Page 1 of 2

[RESOLVED] Demuxing Matroska sources is slower

Posted: Sun Dec 27, 2020 1:35 pm
by Boulder
I've recently started using DGIndexNV to demux with every source type I run into since it's much more convenient to index and demux in one go. I noticed that demuxing Matroska files is quite slow, and did a quick test to see how it looks.

I have a 36,5 GB file which I first indexed and demuxed the first audio track + chapters at the same time. The process took ~32 minutes.
I then only indexed it, which took ~6 minutes. I then demuxed the same tracks with mkvextract, which took ~10 minutes.

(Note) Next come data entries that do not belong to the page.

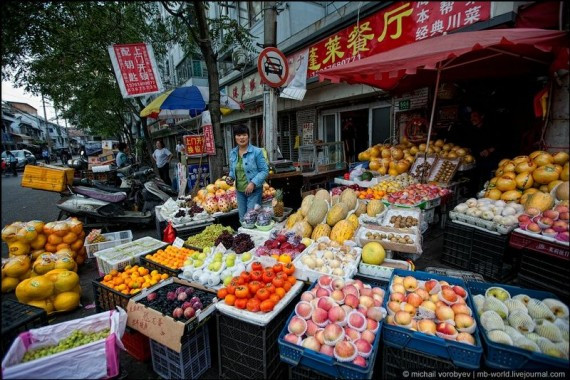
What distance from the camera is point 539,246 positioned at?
278cm

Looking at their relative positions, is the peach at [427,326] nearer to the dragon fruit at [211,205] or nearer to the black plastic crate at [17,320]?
the black plastic crate at [17,320]

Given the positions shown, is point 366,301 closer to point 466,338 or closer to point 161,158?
point 466,338

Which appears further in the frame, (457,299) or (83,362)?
(457,299)

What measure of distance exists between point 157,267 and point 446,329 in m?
3.02

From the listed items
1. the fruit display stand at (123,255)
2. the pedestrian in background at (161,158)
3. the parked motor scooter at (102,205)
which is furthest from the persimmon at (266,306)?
the pedestrian in background at (161,158)

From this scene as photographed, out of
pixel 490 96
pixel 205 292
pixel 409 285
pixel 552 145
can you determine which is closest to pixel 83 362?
pixel 205 292

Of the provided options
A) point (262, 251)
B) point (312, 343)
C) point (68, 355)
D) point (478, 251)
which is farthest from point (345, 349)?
point (478, 251)

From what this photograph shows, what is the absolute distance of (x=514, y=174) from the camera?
12.8 ft

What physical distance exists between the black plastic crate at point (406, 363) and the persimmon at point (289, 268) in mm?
1020

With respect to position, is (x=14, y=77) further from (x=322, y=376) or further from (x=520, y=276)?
(x=520, y=276)

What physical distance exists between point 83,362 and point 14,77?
33.2 feet

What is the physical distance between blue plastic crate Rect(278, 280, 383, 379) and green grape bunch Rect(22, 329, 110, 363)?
1.53 m

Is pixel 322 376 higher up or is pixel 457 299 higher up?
pixel 457 299

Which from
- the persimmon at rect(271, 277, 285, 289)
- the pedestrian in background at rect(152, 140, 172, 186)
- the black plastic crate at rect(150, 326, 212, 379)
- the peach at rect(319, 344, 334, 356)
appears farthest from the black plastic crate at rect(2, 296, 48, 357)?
the pedestrian in background at rect(152, 140, 172, 186)
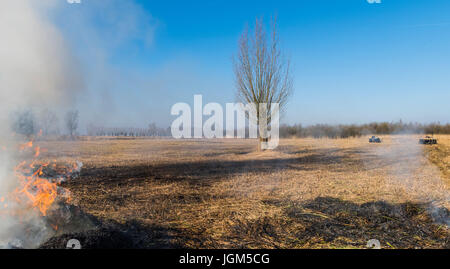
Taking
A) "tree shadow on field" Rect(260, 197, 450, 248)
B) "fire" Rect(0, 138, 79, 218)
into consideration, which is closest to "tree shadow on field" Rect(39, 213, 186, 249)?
"fire" Rect(0, 138, 79, 218)

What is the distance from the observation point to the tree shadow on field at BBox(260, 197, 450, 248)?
3361 millimetres

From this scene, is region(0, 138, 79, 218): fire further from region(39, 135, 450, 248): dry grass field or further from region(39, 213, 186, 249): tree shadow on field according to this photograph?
region(39, 135, 450, 248): dry grass field

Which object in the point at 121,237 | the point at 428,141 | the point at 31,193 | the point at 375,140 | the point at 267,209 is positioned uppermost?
the point at 428,141

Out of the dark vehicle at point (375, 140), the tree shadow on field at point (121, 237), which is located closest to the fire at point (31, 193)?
the tree shadow on field at point (121, 237)

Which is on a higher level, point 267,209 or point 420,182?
point 420,182

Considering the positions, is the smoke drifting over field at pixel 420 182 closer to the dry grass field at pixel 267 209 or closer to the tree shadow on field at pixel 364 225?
the dry grass field at pixel 267 209

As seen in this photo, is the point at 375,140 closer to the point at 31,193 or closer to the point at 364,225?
the point at 364,225

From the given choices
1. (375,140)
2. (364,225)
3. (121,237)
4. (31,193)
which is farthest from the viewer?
(375,140)

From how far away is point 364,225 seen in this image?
12.9 feet

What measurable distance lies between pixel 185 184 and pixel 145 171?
117 inches

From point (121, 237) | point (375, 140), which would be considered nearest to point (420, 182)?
point (121, 237)

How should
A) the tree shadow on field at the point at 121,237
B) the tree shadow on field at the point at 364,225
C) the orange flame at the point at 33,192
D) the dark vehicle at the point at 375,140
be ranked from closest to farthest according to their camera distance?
the tree shadow on field at the point at 121,237 → the tree shadow on field at the point at 364,225 → the orange flame at the point at 33,192 → the dark vehicle at the point at 375,140

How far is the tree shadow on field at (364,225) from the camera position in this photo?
3.36 m
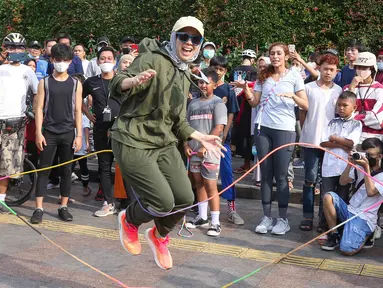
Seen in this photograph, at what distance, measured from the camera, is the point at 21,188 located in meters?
8.92

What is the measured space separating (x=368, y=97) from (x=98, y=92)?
3364 mm

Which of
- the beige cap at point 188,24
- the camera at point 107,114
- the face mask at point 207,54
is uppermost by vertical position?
the beige cap at point 188,24

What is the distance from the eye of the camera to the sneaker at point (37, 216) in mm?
7633

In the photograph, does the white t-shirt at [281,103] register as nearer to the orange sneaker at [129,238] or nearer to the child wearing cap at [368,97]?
the child wearing cap at [368,97]

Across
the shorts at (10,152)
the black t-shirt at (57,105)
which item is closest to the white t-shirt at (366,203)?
the black t-shirt at (57,105)

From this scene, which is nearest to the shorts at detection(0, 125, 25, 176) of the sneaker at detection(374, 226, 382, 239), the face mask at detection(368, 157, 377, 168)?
the face mask at detection(368, 157, 377, 168)

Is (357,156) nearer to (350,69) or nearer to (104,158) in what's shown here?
(350,69)

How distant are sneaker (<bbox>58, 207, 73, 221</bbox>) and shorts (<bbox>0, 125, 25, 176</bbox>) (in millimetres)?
912

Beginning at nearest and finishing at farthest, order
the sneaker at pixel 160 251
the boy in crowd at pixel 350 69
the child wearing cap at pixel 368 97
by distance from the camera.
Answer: the sneaker at pixel 160 251 < the child wearing cap at pixel 368 97 < the boy in crowd at pixel 350 69

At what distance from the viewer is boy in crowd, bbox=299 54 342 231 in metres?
7.38

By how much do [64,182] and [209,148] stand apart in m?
3.40

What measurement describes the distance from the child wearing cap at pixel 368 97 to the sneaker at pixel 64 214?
354cm

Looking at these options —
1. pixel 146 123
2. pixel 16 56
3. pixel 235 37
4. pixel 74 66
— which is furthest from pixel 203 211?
pixel 235 37

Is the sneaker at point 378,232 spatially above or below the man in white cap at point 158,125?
below
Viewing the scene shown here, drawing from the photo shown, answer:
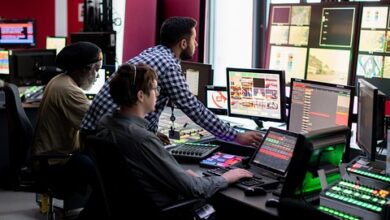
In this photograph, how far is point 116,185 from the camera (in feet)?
6.70

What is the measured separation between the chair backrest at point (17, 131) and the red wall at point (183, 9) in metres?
2.36

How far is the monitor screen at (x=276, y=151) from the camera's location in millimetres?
2457

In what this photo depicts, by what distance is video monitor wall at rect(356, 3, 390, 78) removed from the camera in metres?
3.17

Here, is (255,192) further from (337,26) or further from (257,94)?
(337,26)

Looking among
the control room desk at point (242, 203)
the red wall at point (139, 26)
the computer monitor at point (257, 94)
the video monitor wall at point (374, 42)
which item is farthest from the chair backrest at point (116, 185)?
the red wall at point (139, 26)

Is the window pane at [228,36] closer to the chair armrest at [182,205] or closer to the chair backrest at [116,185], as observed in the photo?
the chair armrest at [182,205]

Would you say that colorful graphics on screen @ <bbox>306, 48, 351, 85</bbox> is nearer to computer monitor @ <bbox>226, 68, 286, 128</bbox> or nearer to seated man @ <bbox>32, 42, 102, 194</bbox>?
computer monitor @ <bbox>226, 68, 286, 128</bbox>

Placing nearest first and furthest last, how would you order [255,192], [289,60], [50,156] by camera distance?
1. [255,192]
2. [50,156]
3. [289,60]

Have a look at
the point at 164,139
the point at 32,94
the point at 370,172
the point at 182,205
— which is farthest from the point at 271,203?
the point at 32,94

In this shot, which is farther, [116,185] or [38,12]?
[38,12]

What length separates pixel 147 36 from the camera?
18.3 feet

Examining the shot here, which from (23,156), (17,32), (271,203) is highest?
(17,32)

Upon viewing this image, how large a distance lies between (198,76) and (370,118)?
5.50 ft

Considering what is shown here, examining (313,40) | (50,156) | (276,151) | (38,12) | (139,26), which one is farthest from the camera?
(38,12)
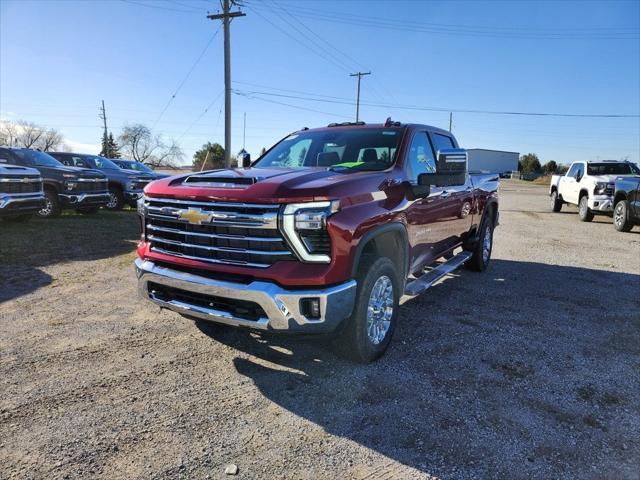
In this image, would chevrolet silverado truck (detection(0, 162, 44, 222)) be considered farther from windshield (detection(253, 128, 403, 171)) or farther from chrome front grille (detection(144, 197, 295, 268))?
chrome front grille (detection(144, 197, 295, 268))

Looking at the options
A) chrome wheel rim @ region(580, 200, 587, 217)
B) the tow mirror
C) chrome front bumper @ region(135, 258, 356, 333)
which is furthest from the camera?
chrome wheel rim @ region(580, 200, 587, 217)

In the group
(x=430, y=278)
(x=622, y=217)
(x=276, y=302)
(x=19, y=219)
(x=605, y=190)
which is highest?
(x=605, y=190)

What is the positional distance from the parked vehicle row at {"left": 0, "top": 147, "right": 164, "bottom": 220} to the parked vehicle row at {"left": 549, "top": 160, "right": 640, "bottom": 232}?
12908 millimetres

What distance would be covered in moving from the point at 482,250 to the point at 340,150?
138 inches

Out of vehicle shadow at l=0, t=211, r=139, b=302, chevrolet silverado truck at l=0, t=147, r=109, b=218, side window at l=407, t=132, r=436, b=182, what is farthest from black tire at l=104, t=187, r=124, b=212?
side window at l=407, t=132, r=436, b=182

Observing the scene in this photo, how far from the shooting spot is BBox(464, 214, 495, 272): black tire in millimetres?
6887

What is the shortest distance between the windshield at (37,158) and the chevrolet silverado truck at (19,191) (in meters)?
1.97

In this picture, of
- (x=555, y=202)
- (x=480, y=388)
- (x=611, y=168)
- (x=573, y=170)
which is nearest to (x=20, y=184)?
(x=480, y=388)

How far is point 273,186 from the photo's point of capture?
3.06 m

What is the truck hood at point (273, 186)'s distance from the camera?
9.87 ft

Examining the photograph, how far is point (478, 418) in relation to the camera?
116 inches

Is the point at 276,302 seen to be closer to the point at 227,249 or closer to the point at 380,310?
the point at 227,249

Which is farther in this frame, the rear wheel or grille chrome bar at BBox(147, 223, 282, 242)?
the rear wheel

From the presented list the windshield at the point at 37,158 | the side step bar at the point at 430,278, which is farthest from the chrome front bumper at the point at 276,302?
the windshield at the point at 37,158
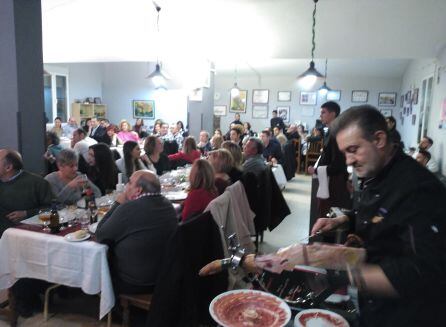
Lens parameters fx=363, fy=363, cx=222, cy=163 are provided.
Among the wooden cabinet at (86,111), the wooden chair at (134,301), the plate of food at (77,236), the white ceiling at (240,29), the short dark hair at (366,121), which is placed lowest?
the wooden chair at (134,301)

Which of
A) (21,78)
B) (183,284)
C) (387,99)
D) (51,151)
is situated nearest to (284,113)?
(387,99)

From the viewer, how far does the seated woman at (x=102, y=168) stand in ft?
11.8

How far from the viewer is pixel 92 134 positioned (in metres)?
8.17

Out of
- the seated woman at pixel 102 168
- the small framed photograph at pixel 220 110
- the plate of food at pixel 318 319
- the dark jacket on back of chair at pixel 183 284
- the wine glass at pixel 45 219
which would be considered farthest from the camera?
the small framed photograph at pixel 220 110

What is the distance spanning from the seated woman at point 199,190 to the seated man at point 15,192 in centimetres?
112

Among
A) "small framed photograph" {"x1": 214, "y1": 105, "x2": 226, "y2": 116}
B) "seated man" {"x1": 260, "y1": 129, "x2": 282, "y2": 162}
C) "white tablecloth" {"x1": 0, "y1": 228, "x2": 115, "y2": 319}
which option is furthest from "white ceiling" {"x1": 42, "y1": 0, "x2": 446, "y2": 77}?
"small framed photograph" {"x1": 214, "y1": 105, "x2": 226, "y2": 116}

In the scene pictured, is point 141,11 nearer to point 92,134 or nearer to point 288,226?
point 92,134

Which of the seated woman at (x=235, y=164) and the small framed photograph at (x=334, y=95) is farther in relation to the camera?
the small framed photograph at (x=334, y=95)

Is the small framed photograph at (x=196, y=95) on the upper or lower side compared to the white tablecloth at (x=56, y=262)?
upper

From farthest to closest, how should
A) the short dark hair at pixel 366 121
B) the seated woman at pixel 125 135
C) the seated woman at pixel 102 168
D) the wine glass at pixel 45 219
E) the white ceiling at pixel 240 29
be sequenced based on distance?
the seated woman at pixel 125 135
the white ceiling at pixel 240 29
the seated woman at pixel 102 168
the wine glass at pixel 45 219
the short dark hair at pixel 366 121

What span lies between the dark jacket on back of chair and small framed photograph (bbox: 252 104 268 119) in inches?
446

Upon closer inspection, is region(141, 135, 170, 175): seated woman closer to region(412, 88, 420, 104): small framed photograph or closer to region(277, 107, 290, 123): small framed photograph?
region(412, 88, 420, 104): small framed photograph

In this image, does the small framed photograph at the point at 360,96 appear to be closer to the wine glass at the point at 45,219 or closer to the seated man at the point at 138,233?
the seated man at the point at 138,233

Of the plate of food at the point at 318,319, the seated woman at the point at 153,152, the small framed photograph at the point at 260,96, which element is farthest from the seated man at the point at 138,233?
the small framed photograph at the point at 260,96
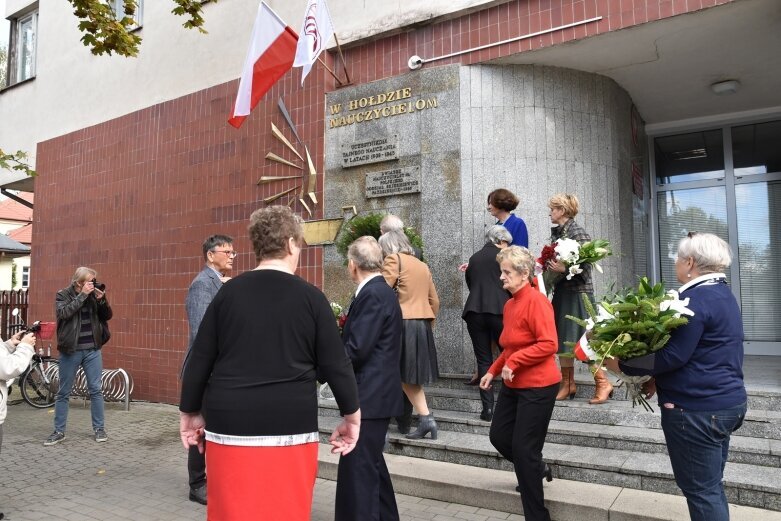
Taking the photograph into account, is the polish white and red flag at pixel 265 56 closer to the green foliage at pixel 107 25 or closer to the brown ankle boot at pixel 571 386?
the green foliage at pixel 107 25

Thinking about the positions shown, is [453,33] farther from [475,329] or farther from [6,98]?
[6,98]

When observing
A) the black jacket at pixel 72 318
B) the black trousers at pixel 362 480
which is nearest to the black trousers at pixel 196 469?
the black trousers at pixel 362 480

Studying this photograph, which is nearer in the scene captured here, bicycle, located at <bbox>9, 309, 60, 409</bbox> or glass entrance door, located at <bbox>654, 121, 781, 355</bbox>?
glass entrance door, located at <bbox>654, 121, 781, 355</bbox>

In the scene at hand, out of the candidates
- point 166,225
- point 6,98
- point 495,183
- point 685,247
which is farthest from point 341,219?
point 6,98

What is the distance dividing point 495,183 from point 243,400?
17.0 feet

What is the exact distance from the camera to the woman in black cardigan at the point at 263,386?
8.20ft

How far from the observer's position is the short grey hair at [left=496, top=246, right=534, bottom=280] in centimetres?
390

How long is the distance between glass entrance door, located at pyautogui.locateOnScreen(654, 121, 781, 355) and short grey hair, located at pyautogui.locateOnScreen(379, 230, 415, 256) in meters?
5.34

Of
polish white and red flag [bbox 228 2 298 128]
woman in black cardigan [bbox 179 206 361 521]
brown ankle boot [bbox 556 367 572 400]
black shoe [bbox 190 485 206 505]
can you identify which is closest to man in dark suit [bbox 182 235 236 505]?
black shoe [bbox 190 485 206 505]

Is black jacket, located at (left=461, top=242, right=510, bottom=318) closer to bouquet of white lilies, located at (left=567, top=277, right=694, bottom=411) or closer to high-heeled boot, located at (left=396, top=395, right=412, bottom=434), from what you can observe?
high-heeled boot, located at (left=396, top=395, right=412, bottom=434)

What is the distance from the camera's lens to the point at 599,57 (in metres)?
7.05

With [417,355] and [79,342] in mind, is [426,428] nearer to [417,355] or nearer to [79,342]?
[417,355]

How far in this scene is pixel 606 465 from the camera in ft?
14.7

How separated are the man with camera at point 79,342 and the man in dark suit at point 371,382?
4.42m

Based on this, demuxing while indexing seems to take about twice as long.

Is this something that could be avoided or is it just some OS related thing which cannot be avoided?

Re: Demuxing Matroska sources is slower

Posted: Sun Dec 27, 2020 2:13 pm
by Rocky
It's probably fixable. I'll look into it.

Re: Demuxing Matroska sources is slower

Posted: Mon Dec 28, 2020 8:05 am
by Rocky
32 minutes seems way too long. I did a test on a 1GB MKV with latest DGIndexNV and it took less than 5 seconds.

Are you running on hard disks or SSDs? Is your destination and source disk the same?

Please give me a list of the audio types being demuxed.

Please tell me how this 36GB MKV came to be. I will try making one with MakeMKV and try that.

Re: Demuxing Matroska sources is slower

Posted: Mon Dec 28, 2020 10:55 am
by Rocky
I just did an 85GB MKV in 9:22. The only thing I can think of is that you have a PCM track that is using _write() currently instead of fwrite(). If so, can you try demuxing without the PCM track?

EDIT: I just demuxed a 19GB MKV with two PCM tracks in 41 seconds.

I'll wait for answers to my questions before doing anything else.

Re: Demuxing Matroska sources is slower

Posted: Mon Dec 28, 2020 11:37 pm
by Boulder
I recreated a test file to be sure of the conditions. This time I used the movie Se7en (Remastered edition), imported it in MKVToolnix GUI and chose only the VC-1 video track, DTS-HD MA audio track and chapters. Exported to a regular HDD, which I know to be the fastest HDD I have. Filesize 27,3 GB.
Writing went normally and I then opened the Matroska file in the 64bit DGIndexNV. Set cropping and in demuxing, chose everything but the video track. I saved the project on an SSD drive to make sure writing is the least problem.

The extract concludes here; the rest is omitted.